Environmental Stresses Disrupt Telomere Length Homeostasis

Telomeres protect the chromosome ends from degradation and play crucial roles in cellular aging and disease. Recent studies have additionally found a correlation between psychological stress, telomere length, and health outcome in humans. However, studies have not yet explored the causal relationship between stress and telomere length, or the molecular mechanisms underlying that relationship. Using yeast as a model organism, we show that stresses may have very different outcomes: alcohol and acetic acid elongate telomeres, whereas caffeine and high temperatures shorten telomeres. Additional treatments, such as oxidative stress, show no effect. By combining genome-wide expression measurements with a systematic genetic screen, we identify the Rap1/Rif1 pathway as the central mediator of the telomeric response to environmental signals. These results demonstrate that telomere length can be manipulated, and that a carefully regulated homeostasis may become markedly deregulated in opposing directions in response to different environmental cues.

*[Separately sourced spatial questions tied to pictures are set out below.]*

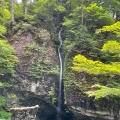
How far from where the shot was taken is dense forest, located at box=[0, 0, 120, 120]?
9.80 metres

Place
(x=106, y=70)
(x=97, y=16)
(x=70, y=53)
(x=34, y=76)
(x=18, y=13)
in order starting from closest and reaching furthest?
(x=106, y=70) → (x=34, y=76) → (x=70, y=53) → (x=97, y=16) → (x=18, y=13)

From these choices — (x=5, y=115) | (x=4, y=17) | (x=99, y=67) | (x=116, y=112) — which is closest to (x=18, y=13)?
(x=4, y=17)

Over 70 years ago, Barbara McClintock described telomeres and hypothesized about their role in protecting the integrity of chromosomes. Since then, scientists have shown that telomere length is highly regulated and associated with cell senescence and longevity, as well as with age-related disorders and cancer. Here, we show that despite their importance, the tight, highly complex regulation of telomeres may be disrupted by environmental cues, leading to changes in telomere length. We have introduced yeast cells to 13 different environmental stresses to show that some stresses directly alter telomere length. Our results indicate that alcohol and acetic acid elongate telomeres, while caffeine and high temperatures shorten telomeres. Using expression data, bioinformatics tools, and a large genetic screen, we explored the mechanisms responsible for the alterations of telomere length under several stress conditions. We identify Rap1 and Rif1, central players in telomere length maintenance, as the central proteins directly affected by external cues that respond by altering telomere length. Because many human diseases are related to alterations in telomere length that fuel the disease's pathology, controlling telomere length by manipulating simple stressing agents may point the way to effective treatment, and will supply scientists with an additional tool to study the machinery responsible for telomere length homeostasis.